Top of Exercise material

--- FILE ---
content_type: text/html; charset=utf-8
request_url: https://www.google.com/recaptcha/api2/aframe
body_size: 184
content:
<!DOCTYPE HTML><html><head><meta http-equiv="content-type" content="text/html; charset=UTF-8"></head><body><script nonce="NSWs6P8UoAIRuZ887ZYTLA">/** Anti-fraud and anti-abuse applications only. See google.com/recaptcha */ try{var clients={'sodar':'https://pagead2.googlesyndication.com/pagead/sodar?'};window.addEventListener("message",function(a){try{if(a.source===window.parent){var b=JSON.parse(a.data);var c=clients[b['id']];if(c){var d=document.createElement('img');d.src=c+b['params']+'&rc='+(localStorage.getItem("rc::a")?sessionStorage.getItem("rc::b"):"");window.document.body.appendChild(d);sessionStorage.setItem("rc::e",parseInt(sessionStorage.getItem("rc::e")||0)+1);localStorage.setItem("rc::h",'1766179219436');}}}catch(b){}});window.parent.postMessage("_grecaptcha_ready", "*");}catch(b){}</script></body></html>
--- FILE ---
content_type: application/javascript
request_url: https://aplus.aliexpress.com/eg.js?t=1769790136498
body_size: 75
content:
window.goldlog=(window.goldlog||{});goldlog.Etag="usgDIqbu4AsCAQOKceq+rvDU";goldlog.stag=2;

Bottom of Exercise material

#### [Prompt]
Print each entry above exactly as given.

#### [Task result]
--- FILE ---
content_type: text/html; charset=utf-8
request_url: https://www.google.com/recaptcha/api2/aframe
body_size: 184
content:
<!DOCTYPE HTML><html><head><meta http-equiv="content-type" content="text/html; charset=UTF-8"></head><body><script nonce="NSWs6P8UoAIRuZ887ZYTLA">/** Anti-fraud and anti-abuse applications only. See google.com/recaptcha */ try{var clients={'sodar':'https://pagead2.googlesyndication.com/pagead/sodar?'};window.addEventListener("message",function(a){try{if(a.source===window.parent){var b=JSON.parse(a.data);var c=clients[b['id']];if(c){var d=document.createElement('img');d.src=c+b['params']+'&rc='+(localStorage.getItem("rc::a")?sessionStorage.getItem("rc::b"):"");window.document.body.appendChild(d);sessionStorage.setItem("rc::e",parseInt(sessionStorage.getItem("rc::e")||0)+1);localStorage.setItem("rc::h",'1766179219436');}}}catch(b){}});window.parent.postMessage("_grecaptcha_ready", "*");}catch(b){}</script></body></html>
--- FILE ---
content_type: application/javascript
request_url: https://aplus.aliexpress.com/eg.js?t=1769790136498
body_size: 75
content:
window.goldlog=(window.goldlog||{});goldlog.Etag="usgDIqbu4AsCAQOKceq+rvDU";goldlog.stag=2;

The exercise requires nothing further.